# WORK REQUEST
From first line to last, retype the data exactly.

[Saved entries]
—————

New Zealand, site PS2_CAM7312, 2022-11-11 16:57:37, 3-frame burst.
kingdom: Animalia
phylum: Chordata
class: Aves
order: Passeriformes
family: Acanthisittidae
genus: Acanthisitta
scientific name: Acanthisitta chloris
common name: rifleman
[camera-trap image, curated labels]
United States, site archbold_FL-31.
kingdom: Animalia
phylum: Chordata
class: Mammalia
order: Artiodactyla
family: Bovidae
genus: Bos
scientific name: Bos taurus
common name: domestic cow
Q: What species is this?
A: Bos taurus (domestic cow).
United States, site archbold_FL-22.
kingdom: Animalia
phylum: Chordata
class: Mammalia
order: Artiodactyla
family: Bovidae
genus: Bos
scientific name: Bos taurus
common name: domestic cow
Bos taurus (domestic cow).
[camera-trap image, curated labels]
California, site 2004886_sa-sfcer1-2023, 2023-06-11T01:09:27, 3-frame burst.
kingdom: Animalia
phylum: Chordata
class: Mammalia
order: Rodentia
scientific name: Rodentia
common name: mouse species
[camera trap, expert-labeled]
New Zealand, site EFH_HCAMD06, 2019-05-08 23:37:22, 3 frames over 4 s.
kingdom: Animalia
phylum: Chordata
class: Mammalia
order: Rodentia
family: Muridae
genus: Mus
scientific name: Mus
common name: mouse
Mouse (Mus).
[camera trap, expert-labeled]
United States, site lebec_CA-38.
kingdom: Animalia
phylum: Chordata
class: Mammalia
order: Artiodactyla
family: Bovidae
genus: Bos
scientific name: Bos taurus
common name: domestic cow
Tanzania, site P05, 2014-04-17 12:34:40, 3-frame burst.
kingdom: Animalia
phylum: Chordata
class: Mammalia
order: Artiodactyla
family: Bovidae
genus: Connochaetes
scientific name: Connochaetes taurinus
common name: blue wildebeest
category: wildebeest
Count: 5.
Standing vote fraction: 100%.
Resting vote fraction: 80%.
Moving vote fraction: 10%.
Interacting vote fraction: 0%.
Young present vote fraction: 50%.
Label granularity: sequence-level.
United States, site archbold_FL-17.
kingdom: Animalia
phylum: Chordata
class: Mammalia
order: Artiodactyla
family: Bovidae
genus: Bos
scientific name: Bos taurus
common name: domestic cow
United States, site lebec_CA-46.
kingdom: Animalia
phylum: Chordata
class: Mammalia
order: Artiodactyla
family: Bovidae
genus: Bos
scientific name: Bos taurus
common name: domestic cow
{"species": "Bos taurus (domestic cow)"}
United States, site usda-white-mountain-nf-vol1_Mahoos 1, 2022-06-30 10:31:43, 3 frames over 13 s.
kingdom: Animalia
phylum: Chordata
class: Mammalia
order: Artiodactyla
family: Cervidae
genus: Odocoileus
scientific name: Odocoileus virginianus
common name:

—————

# SOLUTION FOR THIS TASK
New Zealand, site PS2_CAM7312, 2022-11-11 16:57:37, 3-frame burst.
kingdom: Animalia
phylum: Chordata
class: Aves
order: Passeriformes
family: Acanthisittidae
genus: Acanthisitta
scientific name: Acanthisitta chloris
common name: rifleman
[camera-trap image, curated labels]
United States, site archbold_FL-31.
kingdom: Animalia
phylum: Chordata
class: Mammalia
order: Artiodactyla
family: Bovidae
genus: Bos
scientific name: Bos taurus
common name: domestic cow
Q: What species is this?
A: Bos taurus (domestic cow).
United States, site archbold_FL-22.
kingdom: Animalia
phylum: Chordata
class: Mammalia
order: Artiodactyla
family: Bovidae
genus: Bos
scientific name: Bos taurus
common name: domestic cow
Bos taurus (domestic cow).
[camera-trap image, curated labels]
California, site 2004886_sa-sfcer1-2023, 2023-06-11T01:09:27, 3-frame burst.
kingdom: Animalia
phylum: Chordata
class: Mammalia
order: Rodentia
scientific name: Rodentia
common name: mouse species
[camera trap, expert-labeled]
New Zealand, site EFH_HCAMD06, 2019-05-08 23:37:22, 3 frames over 4 s.
kingdom: Animalia
phylum: Chordata
class: Mammalia
order: Rodentia
family: Muridae
genus: Mus
scientific name: Mus
common name: mouse
Mouse (Mus).
[camera trap, expert-labeled]
United States, site lebec_CA-38.
kingdom: Animalia
phylum: Chordata
class: Mammalia
order: Artiodactyla
family: Bovidae
genus: Bos
scientific name: Bos taurus
common name: domestic cow
Tanzania, site P05, 2014-04-17 12:34:40, 3-frame burst.
kingdom: Animalia
phylum: Chordata
class: Mammalia
order: Artiodactyla
family: Bovidae
genus: Connochaetes
scientific name: Connochaetes taurinus
common name: blue wildebeest
category: wildebeest
Count: 5.
Standing vote fraction: 100%.
Resting vote fraction: 80%.
Moving vote fraction: 10%.
Interacting vote fraction: 0%.
Young present vote fraction: 50%.
Label granularity: sequence-level.
United States, site archbold_FL-17.
kingdom: Animalia
phylum: Chordata
class: Mammalia
order: Artiodactyla
family: Bovidae
genus: Bos
scientific name: Bos taurus
common name: domestic cow
United States, site lebec_CA-46.
kingdom: Animalia
phylum: Chordata
class: Mammalia
order: Artiodactyla
family: Bovidae
genus: Bos
scientific name: Bos taurus
common name: domestic cow
{"species": "Bos taurus (domestic cow)"}
United States, site usda-white-mountain-nf-vol1_Mahoos 1, 2022-06-30 10:31:43, 3 frames over 13 s.
kingdom: Animalia
phylum: Chordata
class: Mammalia
order: Artiodactyla
family: Cervidae
genus: Odocoileus
scientific name: Odocoileus virginianus
common name:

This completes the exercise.